● Work instructions
Scan the material below for the string "Fraction", and copy every line where it shows up.
#####
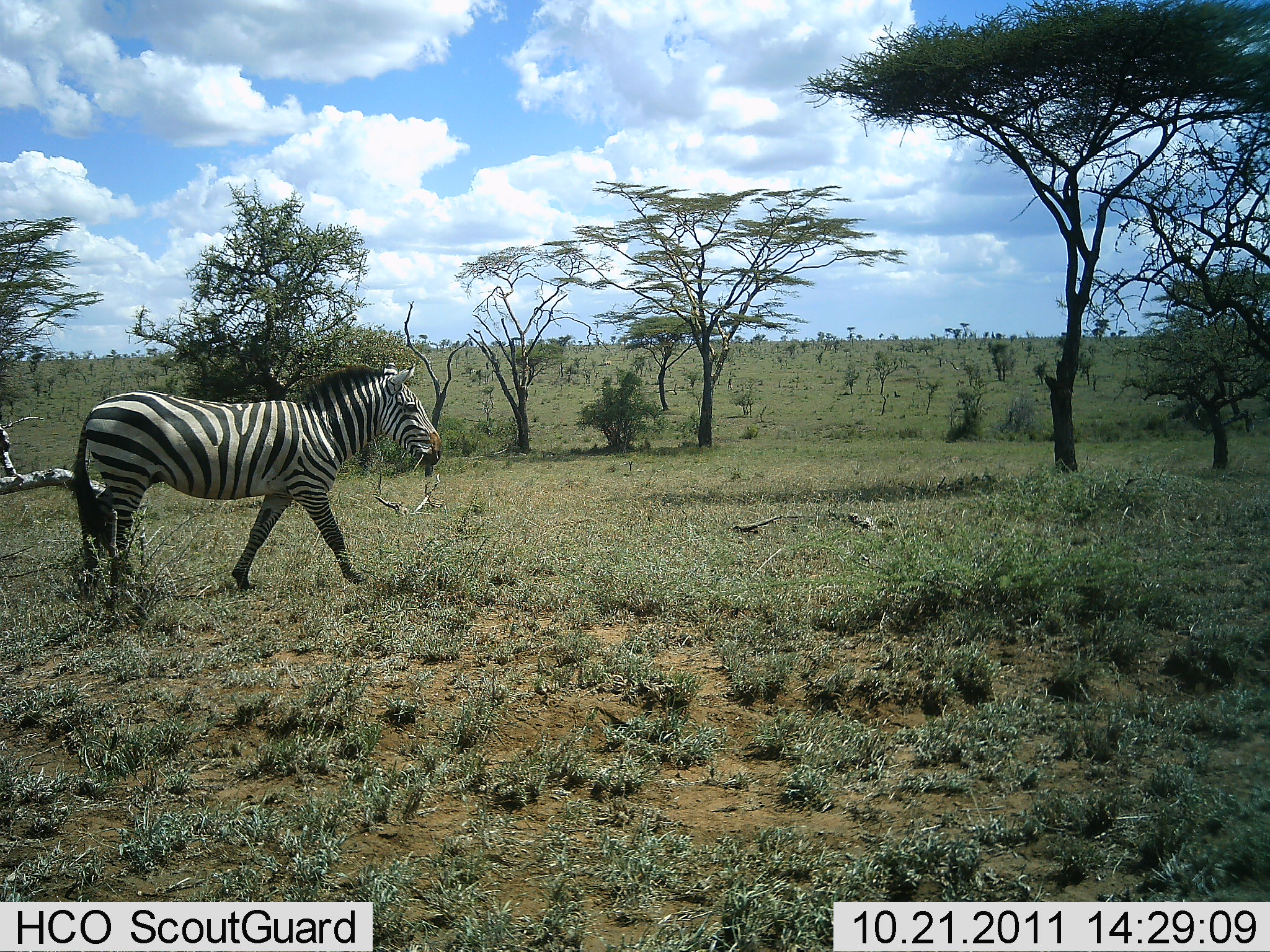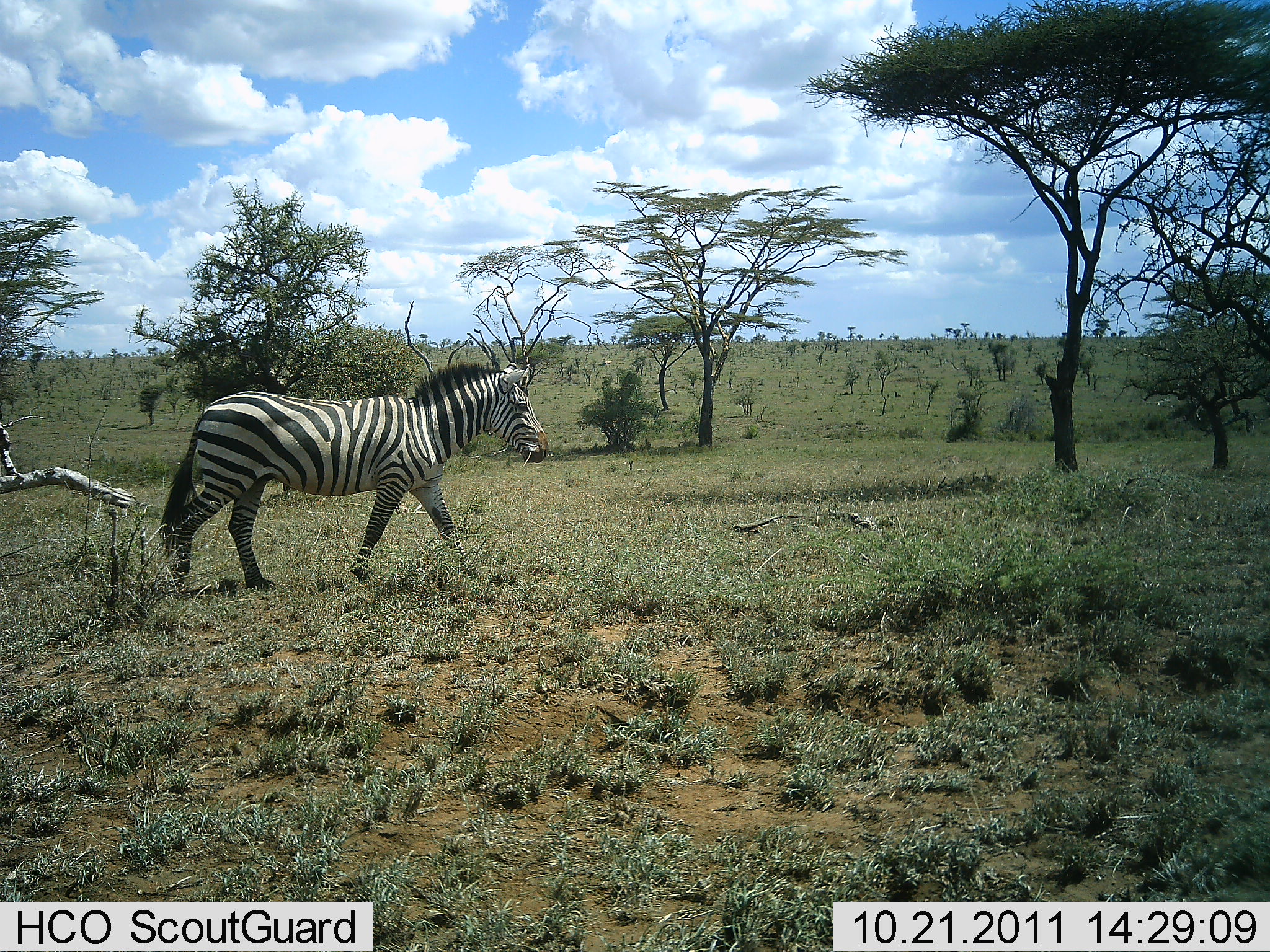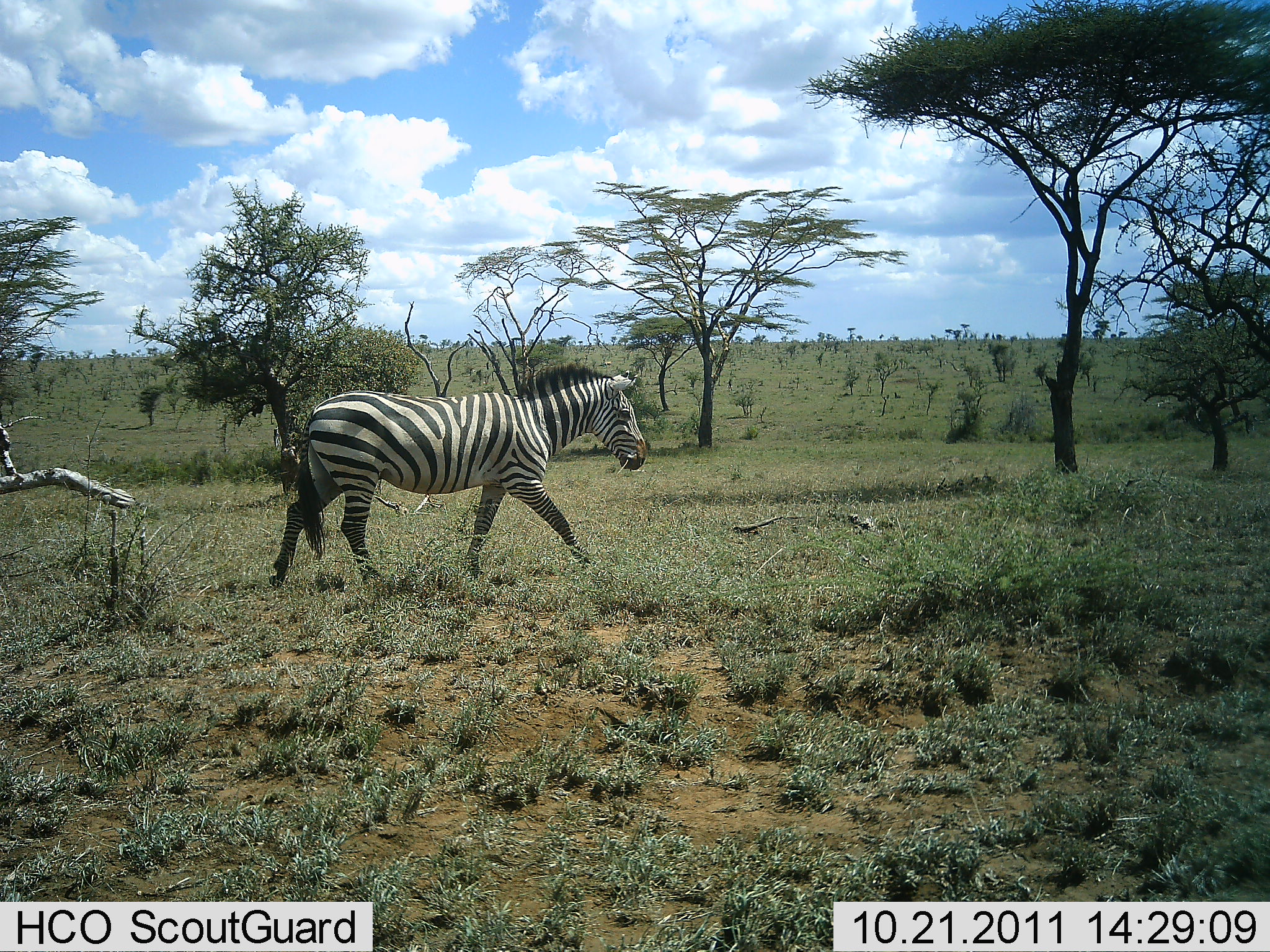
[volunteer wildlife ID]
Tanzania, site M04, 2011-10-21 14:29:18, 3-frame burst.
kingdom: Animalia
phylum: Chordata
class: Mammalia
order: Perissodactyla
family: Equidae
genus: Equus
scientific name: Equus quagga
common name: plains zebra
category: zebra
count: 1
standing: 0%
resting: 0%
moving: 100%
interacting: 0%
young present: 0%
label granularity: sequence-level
#####
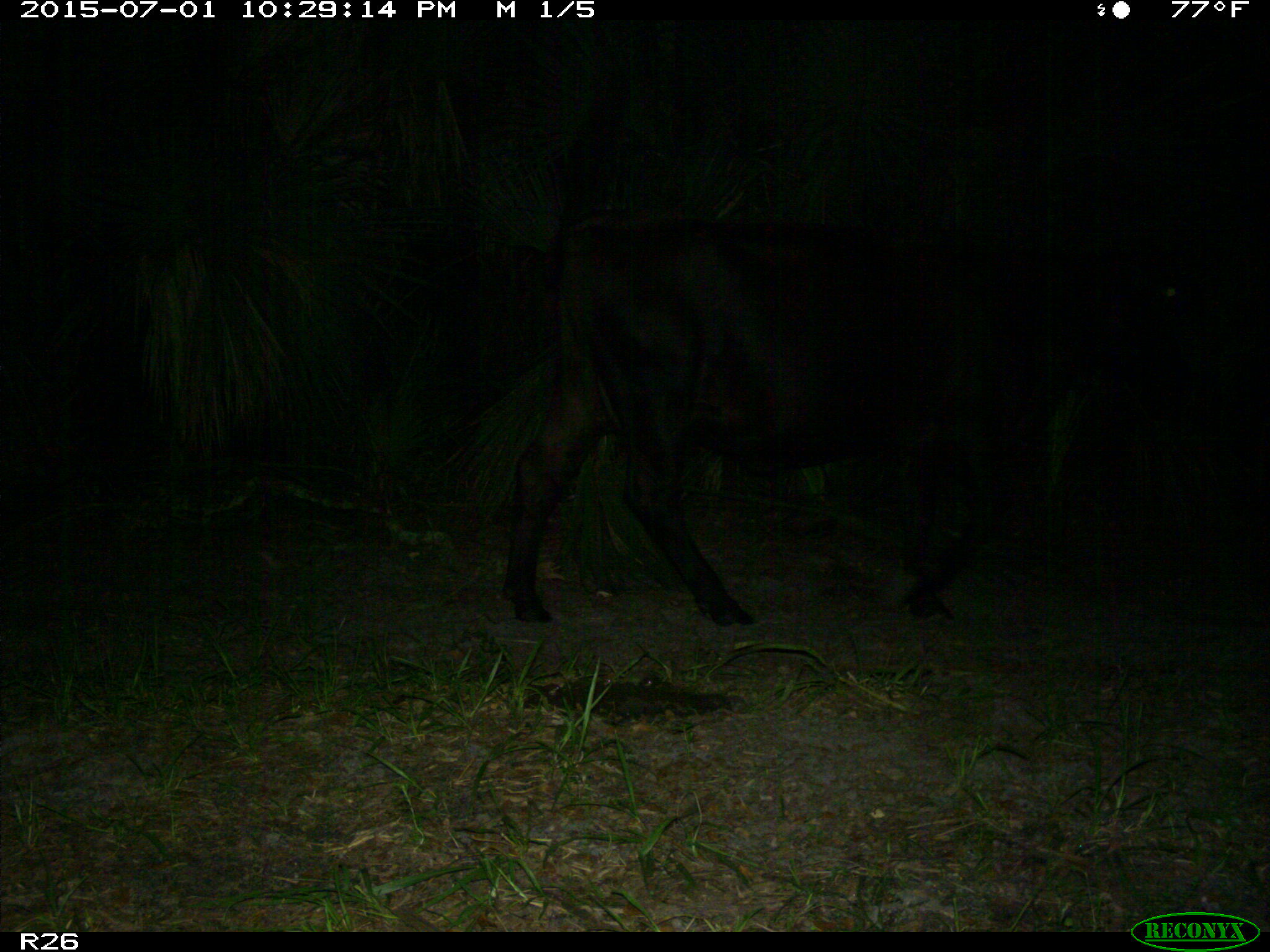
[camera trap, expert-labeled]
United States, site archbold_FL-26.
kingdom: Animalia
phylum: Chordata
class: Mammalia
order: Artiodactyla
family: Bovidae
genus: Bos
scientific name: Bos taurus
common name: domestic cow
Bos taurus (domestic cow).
#####
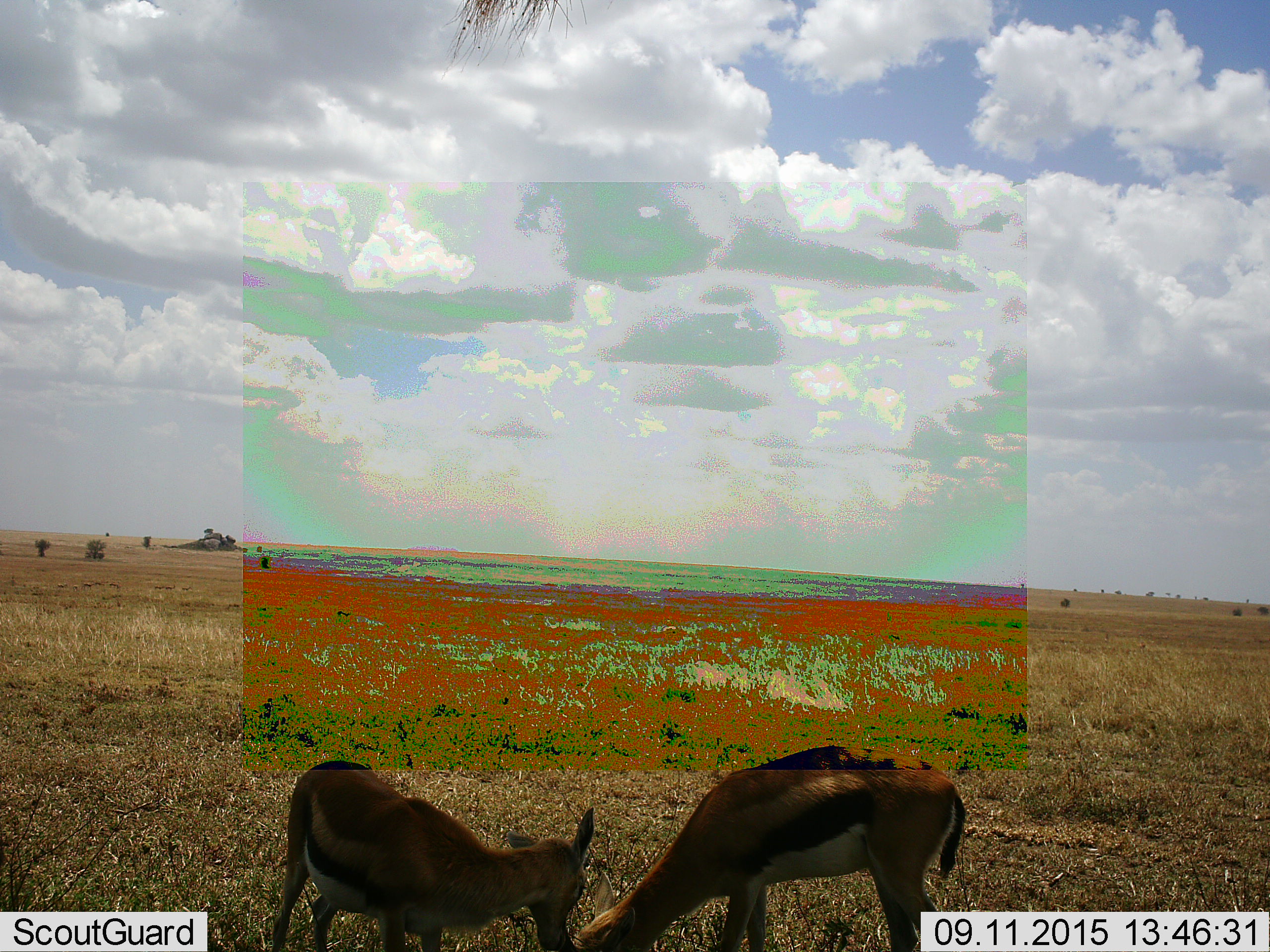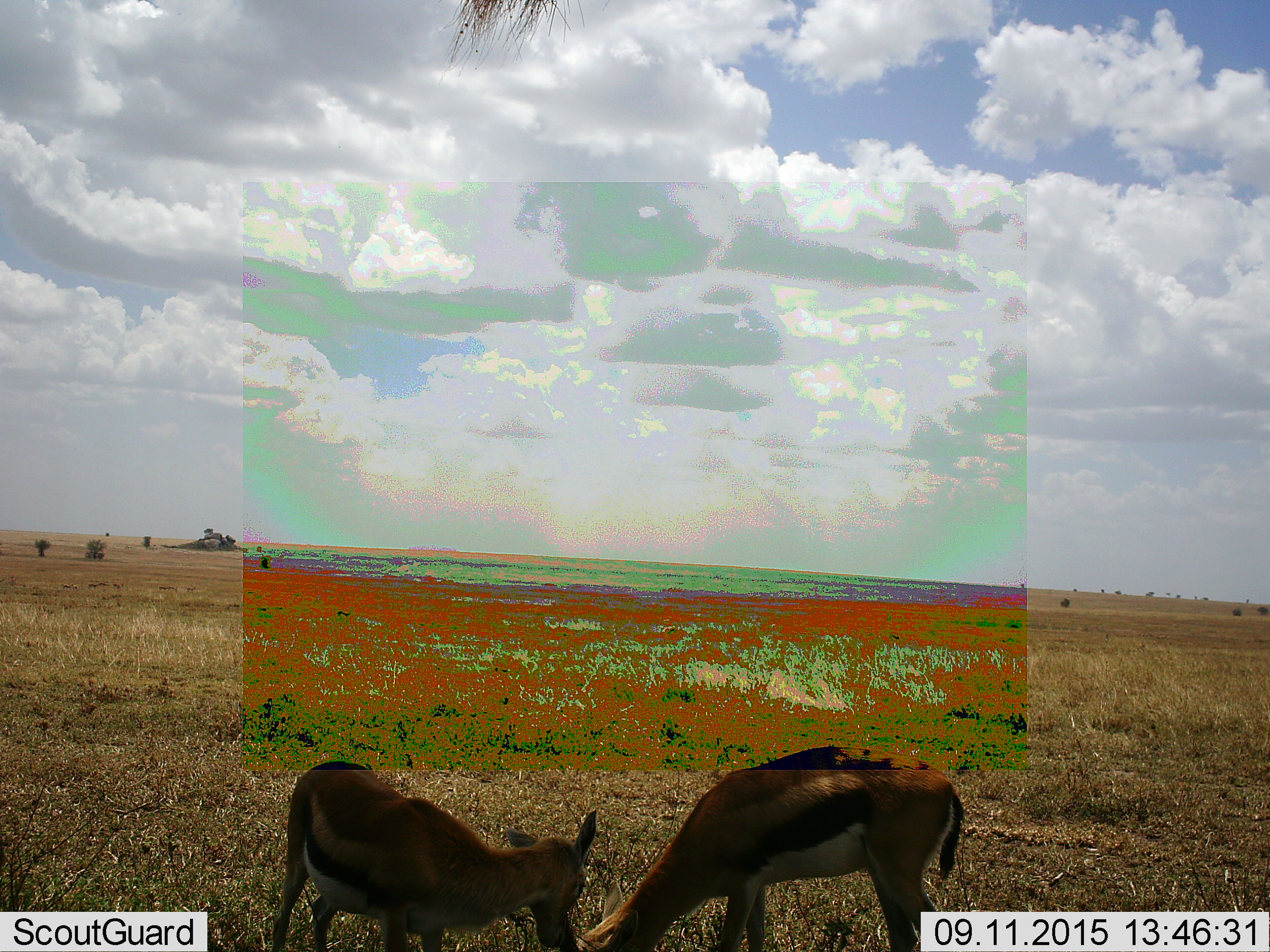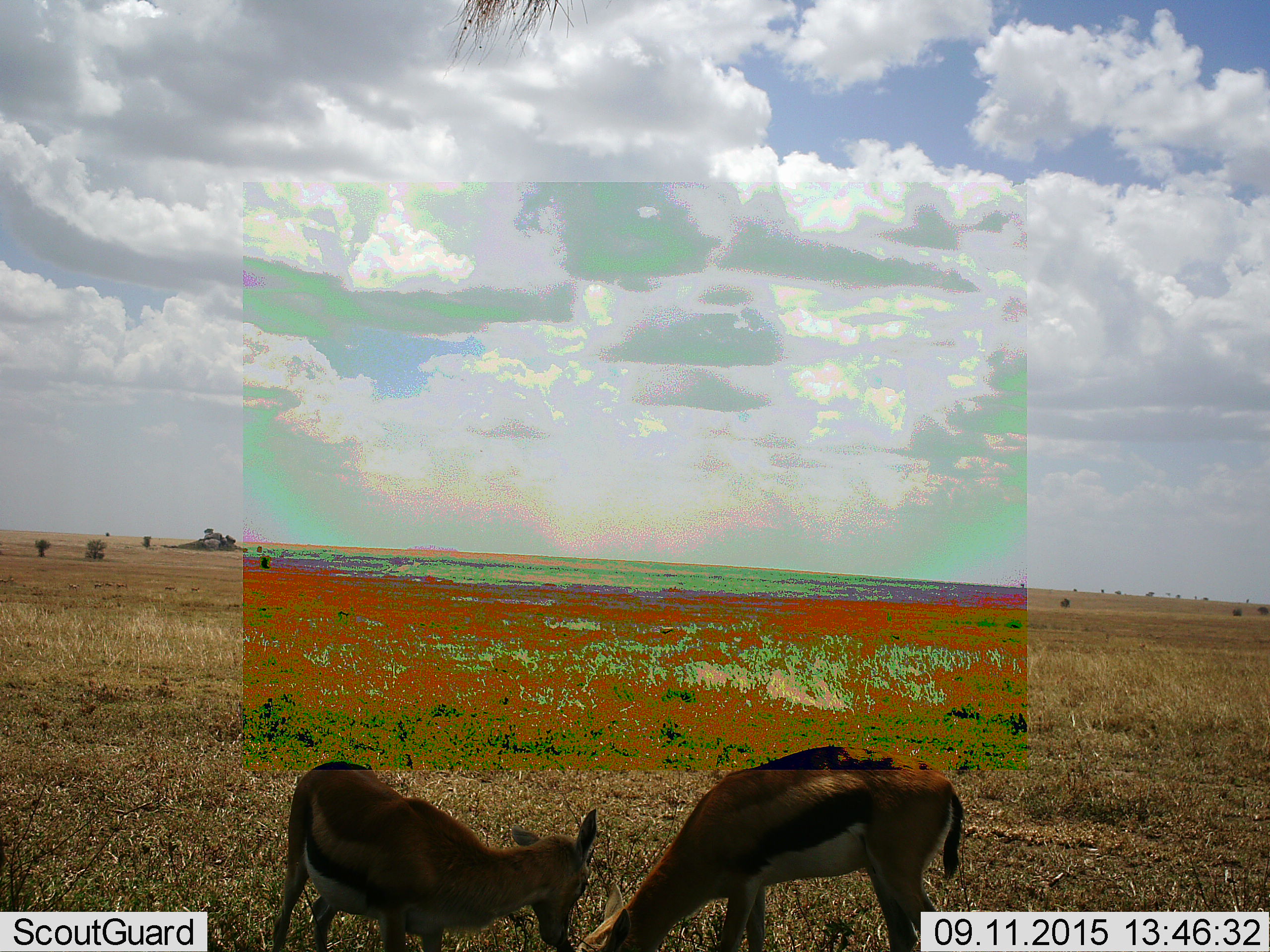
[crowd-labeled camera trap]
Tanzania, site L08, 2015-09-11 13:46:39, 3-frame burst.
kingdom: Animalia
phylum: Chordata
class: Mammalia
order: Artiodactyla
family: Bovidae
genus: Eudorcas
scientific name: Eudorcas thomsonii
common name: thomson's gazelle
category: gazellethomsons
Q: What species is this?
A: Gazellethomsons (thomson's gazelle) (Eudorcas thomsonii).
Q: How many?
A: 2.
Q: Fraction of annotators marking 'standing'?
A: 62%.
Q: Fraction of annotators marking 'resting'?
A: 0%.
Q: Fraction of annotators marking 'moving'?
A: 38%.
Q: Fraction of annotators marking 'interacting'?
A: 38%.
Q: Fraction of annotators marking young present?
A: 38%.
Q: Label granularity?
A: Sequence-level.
#####
● Written answer
Q: Fraction of annotators marking 'standing'?
Q: Fraction of annotators marking 'resting'?
Q: Fraction of annotators marking 'moving'?
Q: Fraction of annotators marking 'interacting'?
Q: Fraction of annotators marking young present?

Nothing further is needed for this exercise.